C'était à la une ! La catastrophe du Bazar de la charité
La lecture du jour retrace le terrible incendie du Bazar de la charité ; cette vente de bienfaisance qui fut le théâtre de dizaines de morts en 1897.
En partenariat avec "La Fabrique de l'Histoire" sur France Culture
Cette semaine : La catastrophe du Bazar de la charité, Le Matin, 5 mai 1897.
« LA CATASTROPHE DU BAZAR DE LA CHARITÉ
Les quinze dernières années de ce siècle qui va bientôt finir auront été marquées par trois épouvantables catastrophes dont le douloureux souvenir restera longtemps gravé dans la mémoire des Parisiens : l'Opéra-Comique, Saint-Mandé et le Bazar de la charité de la rue Jean-Goujon. [...] Hélas la catastrophe d'hier laisse loin derrière elle les deux précédentes, autant par le nombre que par la qualité des victimes. [....]
En quelques minutes, plus de deux cents familles, les plus aristocratiques de France, ont été mises en deuil ; on peut dire que tout l'armorial parisien est aujourd'hui atteint par cette catastrophe, la plus imprévue, la plus brutale, la plus impitoyable que nous ayons eu à enregistrer depuis longtemps.
Les femmes, les jeunes filles, les enfants forment la majorité des morts, et l'on ne peut se défendre d'un immense serrement de cœur en songeant que toutes ces infortunées créatures s'étaient rendues rue Jean-Goujon pour accomplir un pieux devoir, pour exercer la plus noble fonction sociale qu'il soit donné aux riches, aux puissants d'accomplir : la charité ! [...]
La journée avait été des plus fructueuses pour les pauvres : la recette, en effet, s'était élevée à un peu plus de 45,000 francs. [… ] Le baron de Mackau avait même eu l'idée, fort originale, d'acheter tous les décors de la Vieille rue de Paris, qui constituait l'une des principales attractions de l'Exposition du théâtre et de la musique au palais de l'Industrie, et les boutiques des dames vendeuses étaient encastrées dans des architectures du Moyen Âge, ce qui augmentait encore le pittoresque du Bazar de la charité. [...]
Mais, d'autre part, il faut bien reconnaître qu'aucune mesure de précaution n'avait été prise contre l'incendie, et, lorsque le moment d'établir les responsabilités sera venu, il y a des gens qui auront de terribles comptes à rendre.
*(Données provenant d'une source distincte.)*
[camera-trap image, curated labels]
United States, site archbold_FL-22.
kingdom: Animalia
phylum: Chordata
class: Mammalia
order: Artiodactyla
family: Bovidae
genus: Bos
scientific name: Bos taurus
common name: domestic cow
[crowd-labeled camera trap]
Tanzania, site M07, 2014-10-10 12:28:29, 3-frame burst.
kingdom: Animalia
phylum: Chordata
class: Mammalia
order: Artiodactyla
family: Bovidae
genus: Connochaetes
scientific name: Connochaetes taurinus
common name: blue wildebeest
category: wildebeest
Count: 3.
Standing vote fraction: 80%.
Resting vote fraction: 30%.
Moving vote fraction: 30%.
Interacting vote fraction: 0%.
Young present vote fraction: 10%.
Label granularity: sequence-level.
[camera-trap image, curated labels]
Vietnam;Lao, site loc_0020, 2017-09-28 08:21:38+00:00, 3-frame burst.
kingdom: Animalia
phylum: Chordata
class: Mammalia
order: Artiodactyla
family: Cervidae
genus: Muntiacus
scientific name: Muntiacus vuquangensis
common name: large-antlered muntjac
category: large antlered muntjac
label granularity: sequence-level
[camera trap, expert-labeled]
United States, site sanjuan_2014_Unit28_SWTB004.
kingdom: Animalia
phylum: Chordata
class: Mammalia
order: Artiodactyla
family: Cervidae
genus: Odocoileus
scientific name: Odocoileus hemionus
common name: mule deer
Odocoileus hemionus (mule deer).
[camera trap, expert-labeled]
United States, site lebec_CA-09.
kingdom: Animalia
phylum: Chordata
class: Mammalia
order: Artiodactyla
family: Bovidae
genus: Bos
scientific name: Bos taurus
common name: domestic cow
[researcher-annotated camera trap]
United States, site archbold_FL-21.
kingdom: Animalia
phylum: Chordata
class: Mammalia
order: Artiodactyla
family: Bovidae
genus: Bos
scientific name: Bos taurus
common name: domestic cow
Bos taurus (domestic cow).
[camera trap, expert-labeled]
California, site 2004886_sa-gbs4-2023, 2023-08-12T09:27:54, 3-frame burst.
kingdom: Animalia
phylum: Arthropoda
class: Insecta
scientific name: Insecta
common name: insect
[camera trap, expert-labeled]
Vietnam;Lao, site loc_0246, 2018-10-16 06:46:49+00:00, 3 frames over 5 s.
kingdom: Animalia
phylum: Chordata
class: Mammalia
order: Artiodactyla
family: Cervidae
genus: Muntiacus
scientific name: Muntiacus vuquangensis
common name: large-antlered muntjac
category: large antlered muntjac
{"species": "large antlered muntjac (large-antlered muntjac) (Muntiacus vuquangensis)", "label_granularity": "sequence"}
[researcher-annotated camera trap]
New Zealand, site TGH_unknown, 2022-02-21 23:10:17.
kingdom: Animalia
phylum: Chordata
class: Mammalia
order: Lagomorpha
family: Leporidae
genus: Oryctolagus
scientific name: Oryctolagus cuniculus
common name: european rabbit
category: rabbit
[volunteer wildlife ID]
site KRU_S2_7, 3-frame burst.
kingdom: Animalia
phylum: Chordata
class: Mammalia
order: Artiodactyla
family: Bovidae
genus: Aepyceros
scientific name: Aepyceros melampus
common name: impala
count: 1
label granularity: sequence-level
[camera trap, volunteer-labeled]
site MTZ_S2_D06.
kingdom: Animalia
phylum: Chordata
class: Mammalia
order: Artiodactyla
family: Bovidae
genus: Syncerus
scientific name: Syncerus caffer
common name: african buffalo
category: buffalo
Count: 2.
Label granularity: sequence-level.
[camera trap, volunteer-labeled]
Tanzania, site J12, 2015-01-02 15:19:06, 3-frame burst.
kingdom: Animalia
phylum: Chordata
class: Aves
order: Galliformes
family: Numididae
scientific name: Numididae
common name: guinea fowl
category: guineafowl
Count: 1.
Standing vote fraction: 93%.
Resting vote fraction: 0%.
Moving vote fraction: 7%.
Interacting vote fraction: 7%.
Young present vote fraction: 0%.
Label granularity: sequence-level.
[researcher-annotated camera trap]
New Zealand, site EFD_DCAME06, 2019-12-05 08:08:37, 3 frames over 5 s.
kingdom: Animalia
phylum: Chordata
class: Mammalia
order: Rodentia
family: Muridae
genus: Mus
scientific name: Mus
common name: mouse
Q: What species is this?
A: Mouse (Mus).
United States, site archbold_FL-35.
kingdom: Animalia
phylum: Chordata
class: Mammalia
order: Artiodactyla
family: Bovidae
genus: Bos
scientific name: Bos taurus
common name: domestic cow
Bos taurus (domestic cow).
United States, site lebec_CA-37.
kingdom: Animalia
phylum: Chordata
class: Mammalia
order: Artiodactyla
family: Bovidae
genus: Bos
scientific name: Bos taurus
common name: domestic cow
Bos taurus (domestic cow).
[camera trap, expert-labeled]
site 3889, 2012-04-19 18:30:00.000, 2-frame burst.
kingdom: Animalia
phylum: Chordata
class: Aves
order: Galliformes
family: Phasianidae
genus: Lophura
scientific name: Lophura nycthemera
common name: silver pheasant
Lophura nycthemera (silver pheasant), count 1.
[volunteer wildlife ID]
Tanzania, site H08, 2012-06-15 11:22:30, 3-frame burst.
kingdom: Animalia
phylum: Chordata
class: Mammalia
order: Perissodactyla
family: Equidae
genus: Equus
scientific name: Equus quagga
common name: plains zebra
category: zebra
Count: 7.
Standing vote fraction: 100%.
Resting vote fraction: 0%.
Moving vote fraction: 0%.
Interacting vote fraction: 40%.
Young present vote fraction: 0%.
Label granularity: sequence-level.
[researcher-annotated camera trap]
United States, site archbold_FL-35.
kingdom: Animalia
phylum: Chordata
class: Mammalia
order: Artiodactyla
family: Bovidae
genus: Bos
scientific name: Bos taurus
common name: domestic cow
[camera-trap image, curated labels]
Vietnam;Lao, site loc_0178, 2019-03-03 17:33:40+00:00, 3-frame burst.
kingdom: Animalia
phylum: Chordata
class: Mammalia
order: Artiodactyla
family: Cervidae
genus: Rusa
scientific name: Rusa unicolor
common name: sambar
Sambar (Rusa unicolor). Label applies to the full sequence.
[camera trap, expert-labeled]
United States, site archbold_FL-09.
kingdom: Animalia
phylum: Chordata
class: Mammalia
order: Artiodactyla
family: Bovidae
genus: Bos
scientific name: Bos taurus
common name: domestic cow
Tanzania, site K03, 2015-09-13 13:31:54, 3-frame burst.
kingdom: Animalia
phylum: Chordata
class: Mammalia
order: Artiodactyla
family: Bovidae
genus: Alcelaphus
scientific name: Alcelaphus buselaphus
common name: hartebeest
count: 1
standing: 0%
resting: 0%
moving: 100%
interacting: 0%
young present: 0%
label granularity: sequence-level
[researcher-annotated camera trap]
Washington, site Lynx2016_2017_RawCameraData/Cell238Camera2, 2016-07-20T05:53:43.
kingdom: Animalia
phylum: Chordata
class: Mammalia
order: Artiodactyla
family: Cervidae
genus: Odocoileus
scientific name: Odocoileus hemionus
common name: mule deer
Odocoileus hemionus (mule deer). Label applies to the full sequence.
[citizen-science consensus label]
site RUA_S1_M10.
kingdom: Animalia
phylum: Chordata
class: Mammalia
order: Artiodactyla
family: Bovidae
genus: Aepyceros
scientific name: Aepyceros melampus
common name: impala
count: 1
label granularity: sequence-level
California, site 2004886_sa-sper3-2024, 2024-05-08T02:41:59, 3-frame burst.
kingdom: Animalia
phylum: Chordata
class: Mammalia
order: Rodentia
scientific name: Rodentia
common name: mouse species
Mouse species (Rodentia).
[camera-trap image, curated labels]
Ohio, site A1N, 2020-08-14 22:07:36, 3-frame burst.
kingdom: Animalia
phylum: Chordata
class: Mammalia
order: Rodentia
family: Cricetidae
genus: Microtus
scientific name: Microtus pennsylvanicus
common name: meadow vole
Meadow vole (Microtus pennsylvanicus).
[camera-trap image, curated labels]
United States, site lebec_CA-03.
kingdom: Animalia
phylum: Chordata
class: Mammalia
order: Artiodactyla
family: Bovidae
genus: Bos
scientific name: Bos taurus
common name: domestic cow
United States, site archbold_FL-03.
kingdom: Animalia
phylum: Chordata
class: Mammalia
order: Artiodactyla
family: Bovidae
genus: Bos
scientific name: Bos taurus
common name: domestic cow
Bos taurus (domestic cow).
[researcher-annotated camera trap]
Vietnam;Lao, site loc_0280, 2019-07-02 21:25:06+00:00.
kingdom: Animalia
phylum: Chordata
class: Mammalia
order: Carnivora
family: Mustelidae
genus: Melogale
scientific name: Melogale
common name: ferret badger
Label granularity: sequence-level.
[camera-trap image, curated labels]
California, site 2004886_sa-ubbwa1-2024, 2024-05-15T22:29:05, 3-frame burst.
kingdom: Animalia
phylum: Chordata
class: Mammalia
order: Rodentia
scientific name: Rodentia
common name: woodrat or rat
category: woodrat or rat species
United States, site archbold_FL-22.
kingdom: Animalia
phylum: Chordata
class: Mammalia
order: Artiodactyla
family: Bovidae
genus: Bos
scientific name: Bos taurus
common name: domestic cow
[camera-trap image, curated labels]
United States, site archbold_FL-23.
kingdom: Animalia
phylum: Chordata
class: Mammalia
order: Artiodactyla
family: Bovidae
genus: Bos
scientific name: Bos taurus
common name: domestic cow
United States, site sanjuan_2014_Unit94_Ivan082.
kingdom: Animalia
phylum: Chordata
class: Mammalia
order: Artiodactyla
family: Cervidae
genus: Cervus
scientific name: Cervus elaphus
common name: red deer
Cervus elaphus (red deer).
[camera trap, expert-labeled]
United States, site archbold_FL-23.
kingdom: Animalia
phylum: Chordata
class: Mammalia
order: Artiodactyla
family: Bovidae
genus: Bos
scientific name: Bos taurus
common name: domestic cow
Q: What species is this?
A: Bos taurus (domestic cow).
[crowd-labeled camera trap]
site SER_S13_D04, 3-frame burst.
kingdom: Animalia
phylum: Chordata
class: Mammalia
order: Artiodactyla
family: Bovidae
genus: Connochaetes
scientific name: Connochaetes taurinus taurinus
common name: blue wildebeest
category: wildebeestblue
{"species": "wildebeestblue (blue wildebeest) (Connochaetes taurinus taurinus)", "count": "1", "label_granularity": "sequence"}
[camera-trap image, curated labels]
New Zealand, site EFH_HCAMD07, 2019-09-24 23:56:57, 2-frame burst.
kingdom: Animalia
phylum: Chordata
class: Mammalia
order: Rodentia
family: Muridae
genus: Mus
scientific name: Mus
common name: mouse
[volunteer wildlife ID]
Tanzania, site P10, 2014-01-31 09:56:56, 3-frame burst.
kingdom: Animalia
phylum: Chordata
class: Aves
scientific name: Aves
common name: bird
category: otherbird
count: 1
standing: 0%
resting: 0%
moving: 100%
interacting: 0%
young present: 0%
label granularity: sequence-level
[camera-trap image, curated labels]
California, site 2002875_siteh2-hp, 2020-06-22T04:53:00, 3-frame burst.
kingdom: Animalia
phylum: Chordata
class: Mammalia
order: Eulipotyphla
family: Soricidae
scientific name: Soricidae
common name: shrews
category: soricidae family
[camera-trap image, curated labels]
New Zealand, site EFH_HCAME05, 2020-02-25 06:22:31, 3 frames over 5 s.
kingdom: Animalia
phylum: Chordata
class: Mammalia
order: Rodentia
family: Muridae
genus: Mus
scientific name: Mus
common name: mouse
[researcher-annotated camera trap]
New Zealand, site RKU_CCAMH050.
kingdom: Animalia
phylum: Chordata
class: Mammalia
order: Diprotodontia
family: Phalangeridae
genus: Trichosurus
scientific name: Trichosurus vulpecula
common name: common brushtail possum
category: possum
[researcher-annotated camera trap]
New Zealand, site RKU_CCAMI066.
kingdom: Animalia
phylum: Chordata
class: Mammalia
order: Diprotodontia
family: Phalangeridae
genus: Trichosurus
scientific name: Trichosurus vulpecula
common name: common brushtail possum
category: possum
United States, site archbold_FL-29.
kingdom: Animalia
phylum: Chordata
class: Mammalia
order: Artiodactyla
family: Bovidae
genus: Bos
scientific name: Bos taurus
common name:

Mais n'incriminons personne : les imprévoyants sont peut-être au nombre des morts.
On avait eu surtout la funeste idée d'installer vers la gauche de la construction, un peu en arrière, une petite salle tendue d'étoffes légères et où se donnaient des séances de cinématographe. [...] Un tourniquet était disposé à l'entrée, et les séances étaient surtout suivies par les jeunes filles et par les enfants. [...] Encore quelques minutes et la fête, commencée sous d'aussi heureux auspices, allait se résoudre en un deuil immense. [...]Tout d'abord, où et comment le feu a-t-il éclaté ? Il circule plusieurs versions, mais la seule qui doive être acceptée comme véridique est celle-ci : l'incendie aurait été communiqué à une tenture du plafond par l'un des fils électriques alimentant l'appareil à projections cinématographiques. En un clin d'œil, l'incendie se communiqua à l'immense vélum couvrant tout le hall du Bazar de la charité, et, avant même qu'elles eussent eu le temps de prendre leurs précautions pour assurer leur retraite, les douze à quinze cents personnes qui se trouvaient dans l'édifice avaient au-dessus de leur tête comme une voûte de feu. C'est alors que se produisit l'effroyable et inévitable panique qu'aucune puissance humaine n'eût pu conjurer. On se précipita vers la porte centrale qu'on trouva fermée ; plusieurs dames purent sauter par les fenêtres s'ouvrant sur la rue Jean-Goujon, mais la plupart des visiteuses cherchèrent une issue pour fuir par les portes latérales. Et ce fut alors une poussée désordonnée, un écrasement furibond qui devait fatalement produire aux petites portes un encombrement, un engorgement, pourrions-nous dire, qui a annihilé l'exode effréné des malheureuses femmes cherchant leur salut au dehors. Et, brusquement, la toiture s'effondrait, recouvrant les victimes de débris incandescents, écrasant les unes en les brûlant et asphyxiant les autres. Puis le feu achevait de consumer les cadavres amoncelés sous les décombres. [...]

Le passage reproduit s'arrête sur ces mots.